Pajaritos parte I: Calma

Pajaritos parte I: Calma

Fabiana Eckers

26/08/2018

El sonido ahogado del despertador de sus padres siempre lo despertaba en la mitad de algún buen sueño, que nunca podía recordar. Se levantaba lento y se alistaba para comenzar el trabajo antes de que fuera el padre a buscarlo. Lo encontraba en el pasillo, para así evitar los gritos. Siempre tenía algún reproche matutino, que no apagaste la luz, que no compraste el pan, que la basura se está pudriendo, que el olor en el garaje es insoportable. Últimamente todos los reproches tenían algo que ver con el garaje, parecía estar obsesionado. Tadeo solo lograba despertarse bien cuando su madre le pasaba el primer mate.
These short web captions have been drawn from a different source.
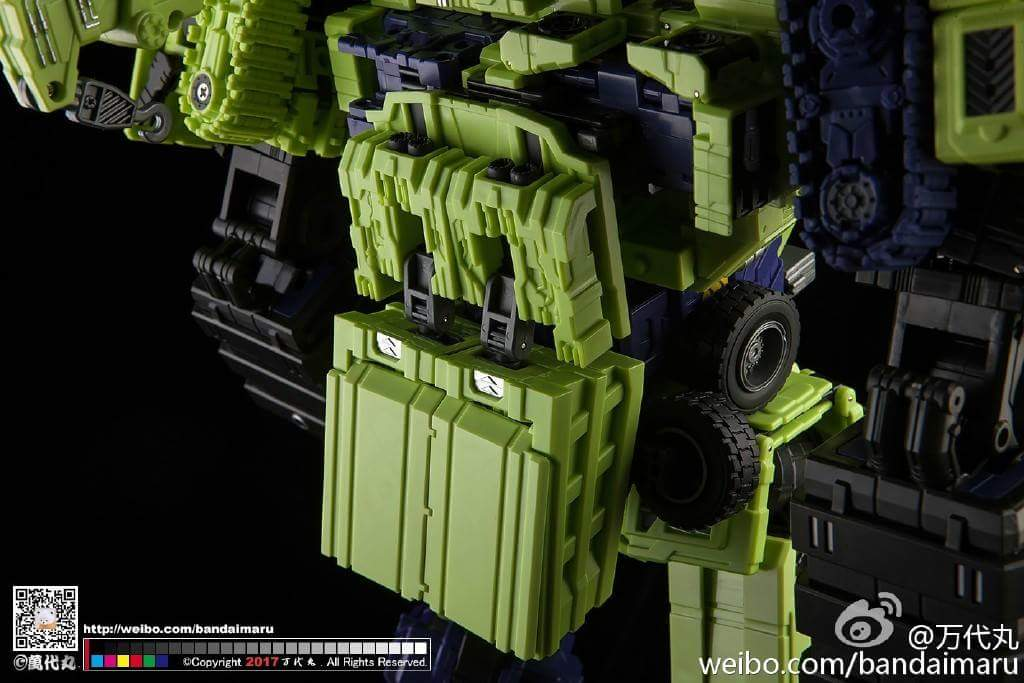 [Toyworld] Produit Tiers - Jouet TW-C Constructor aka Devastator/Dévastateur (Version vert G1 et jaune G2) - Page 9 I4T348oJ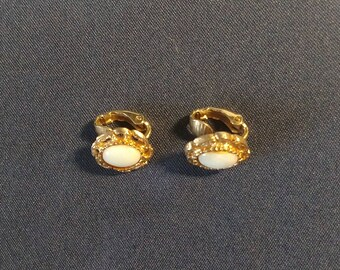 Vintage Mother of Pearl Gold Tone clip on Earrings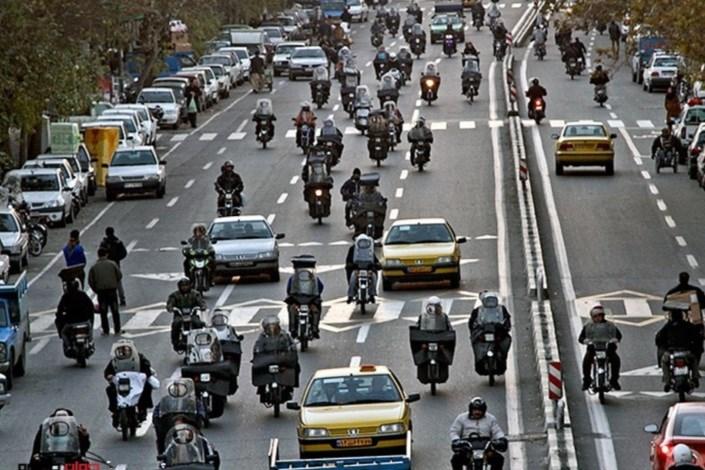 رها شدن  موتورسیکلتها در شهر
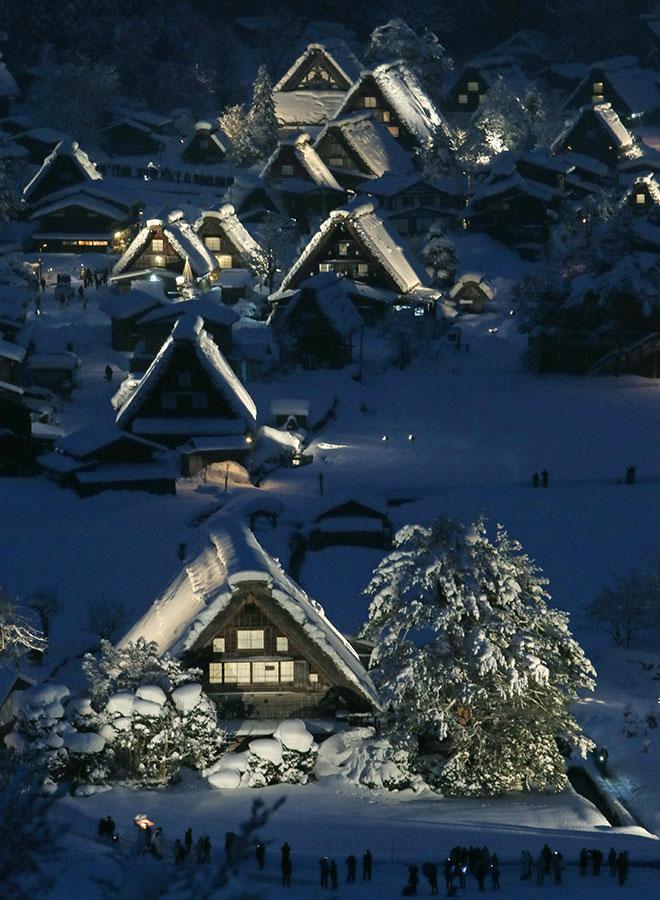 圖為被列入聯合國教科文組織世界文化遺產的日本岐阜縣白川鄉。(JIJI PRESS/AFP/Getty Images)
Ella siempre con una sonrisa ojerosa lo recibía en la recepción con el mate listo y unas tostaditas, o a veces alguna torta que había improvisado la noche anterior. Las charlas matutinas con ella siempre eran absurdas, pero divertidas, Tadeo las adoraba, y esto hacia que odiará aún más, cuando aparecía su padre con el cinturón en la mano y la arrastraba al depósito. Esos días estaban cada vez peor, tres días seguidos venía sucediendo esa secuencia. Tadeo solo atinaba a irse al patio y sentarse bajo el árbol que daba la espalda al garaje. Lo único que le hacía olvidar los golpes era tomar los pajaritos en sus manos, pajaritos que revoloteaban por ahí, era muy fácil para él atraparlos, había adquirido mucha práctica. La respiración agitada de los pajaritos en sus manos parecía aminorar junto con sus deseos de gritar. Calma.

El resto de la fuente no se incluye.